Quand les écologistes contribuent au réchauffement climatique

Si l’on risque aujourd’hui des coupures de courant, cela est dû à l’affaiblissement de la filière nucléaire, et à l’échec de la mise en place des énergies renouvelables. Dans ces deux phénomènes, les écologistes – les Verts (EELV) en politique, Green Peace et WWF dans le monde associatif – portent une lourde responsabilité. Leur idéologie s’est construite sur le rejet du nucléaire, et ils exercent une pression constante sur les gouvernements successifs, quand ils n’en font pas tout simplement partie. C’est à la suite d’un accord avec Cécile Duflot (EELV) que François Hollande a promis la fermeture de Fessenheim, et c’est pour attirer Nicolas Hulot dans son gouvernement qu’Emmanuel Macron l’a mise en œuvre. L’actuelle ministre de la transition énergétique Barbara Pompili est une ancienne des Verts, et défend farouchement les mêmes positions.

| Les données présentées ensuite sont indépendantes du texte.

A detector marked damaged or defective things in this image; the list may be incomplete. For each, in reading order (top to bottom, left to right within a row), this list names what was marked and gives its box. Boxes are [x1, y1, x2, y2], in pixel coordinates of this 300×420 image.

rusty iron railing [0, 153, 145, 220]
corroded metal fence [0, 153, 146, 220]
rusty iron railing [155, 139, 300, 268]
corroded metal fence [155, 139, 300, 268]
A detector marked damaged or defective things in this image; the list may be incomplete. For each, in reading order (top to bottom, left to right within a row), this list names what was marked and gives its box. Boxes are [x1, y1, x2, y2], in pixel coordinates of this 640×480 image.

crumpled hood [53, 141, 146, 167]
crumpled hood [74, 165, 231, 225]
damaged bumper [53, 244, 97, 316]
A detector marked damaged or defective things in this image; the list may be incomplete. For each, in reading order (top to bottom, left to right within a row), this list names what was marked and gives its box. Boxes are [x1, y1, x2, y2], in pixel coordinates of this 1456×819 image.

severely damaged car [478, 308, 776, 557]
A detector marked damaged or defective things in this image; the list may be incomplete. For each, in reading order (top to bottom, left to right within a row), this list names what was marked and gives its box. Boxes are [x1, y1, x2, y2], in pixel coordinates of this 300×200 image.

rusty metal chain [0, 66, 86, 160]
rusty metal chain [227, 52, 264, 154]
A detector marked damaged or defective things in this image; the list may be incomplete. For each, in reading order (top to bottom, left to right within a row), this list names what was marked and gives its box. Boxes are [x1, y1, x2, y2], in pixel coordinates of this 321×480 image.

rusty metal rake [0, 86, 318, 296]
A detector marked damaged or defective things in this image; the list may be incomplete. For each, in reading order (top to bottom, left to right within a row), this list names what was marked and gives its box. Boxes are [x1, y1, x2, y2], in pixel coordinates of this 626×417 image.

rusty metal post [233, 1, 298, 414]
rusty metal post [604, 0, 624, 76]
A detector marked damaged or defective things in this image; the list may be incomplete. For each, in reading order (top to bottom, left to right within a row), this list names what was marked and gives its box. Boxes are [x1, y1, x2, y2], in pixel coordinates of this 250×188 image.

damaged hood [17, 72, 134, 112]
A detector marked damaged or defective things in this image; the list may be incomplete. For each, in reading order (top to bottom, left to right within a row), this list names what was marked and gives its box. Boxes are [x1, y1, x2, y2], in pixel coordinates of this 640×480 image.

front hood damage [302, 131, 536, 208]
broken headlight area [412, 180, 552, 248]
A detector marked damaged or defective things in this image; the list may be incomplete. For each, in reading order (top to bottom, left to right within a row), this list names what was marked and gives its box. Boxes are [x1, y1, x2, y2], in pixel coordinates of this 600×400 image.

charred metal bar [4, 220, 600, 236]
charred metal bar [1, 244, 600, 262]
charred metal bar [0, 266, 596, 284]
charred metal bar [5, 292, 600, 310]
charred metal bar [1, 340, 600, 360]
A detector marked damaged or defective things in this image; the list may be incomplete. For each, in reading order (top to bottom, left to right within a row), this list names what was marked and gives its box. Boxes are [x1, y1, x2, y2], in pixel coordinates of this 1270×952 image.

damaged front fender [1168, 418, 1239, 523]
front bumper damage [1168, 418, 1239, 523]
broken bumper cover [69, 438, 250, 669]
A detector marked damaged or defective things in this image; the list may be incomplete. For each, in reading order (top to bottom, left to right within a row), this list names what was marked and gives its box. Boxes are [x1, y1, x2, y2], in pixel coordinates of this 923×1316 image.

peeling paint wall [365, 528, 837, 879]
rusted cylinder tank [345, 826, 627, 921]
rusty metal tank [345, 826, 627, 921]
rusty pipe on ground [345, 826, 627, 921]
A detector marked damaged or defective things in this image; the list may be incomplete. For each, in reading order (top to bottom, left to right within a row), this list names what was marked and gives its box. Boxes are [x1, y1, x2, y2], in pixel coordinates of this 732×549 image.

Dans leurs discours, ils occultent un élément fondamental : l’énergie atomique est décarbonée. La production électrique française constituée majoritairement de nucléaire, puis d’hydraulique issu des barrages, a permis à la France de devenir le pays du G7 qui émet le moins de gaz à effet de serre en proportion de sa population. Inversement, les énergies dites « vertes » sont intermittentes. Lorsqu’il n’y a ni soleil ni vent, il faut compenser au plus vite par des centrales à allumage rapide, qui fonctionnent au charbon, au fioul ou au gaz. Chaque éolienne injecte des milliers de tonnes de béton, d’acier, de carbone et de métaux rares dans nos campagnes préservées, ce qui suscite une contestation locale systématique qui ralentit les projets. D’où ce paradoxe : en France, la transition énergétique nous pousse à polluer plus. Il convient sans cesse de le rappeler : remplacer le nucléaire par des éoliennes et des panneaux solaires n’a rien à voir avec l’écologie, et revient à substituer à grands frais une énergie décarbonée par une autre. Induits en erreur par une désinformation constante, 70% des Français croient que l’énergie nucléaire contribue au réchauffement climatique, d’après un sondage BVA de 2019.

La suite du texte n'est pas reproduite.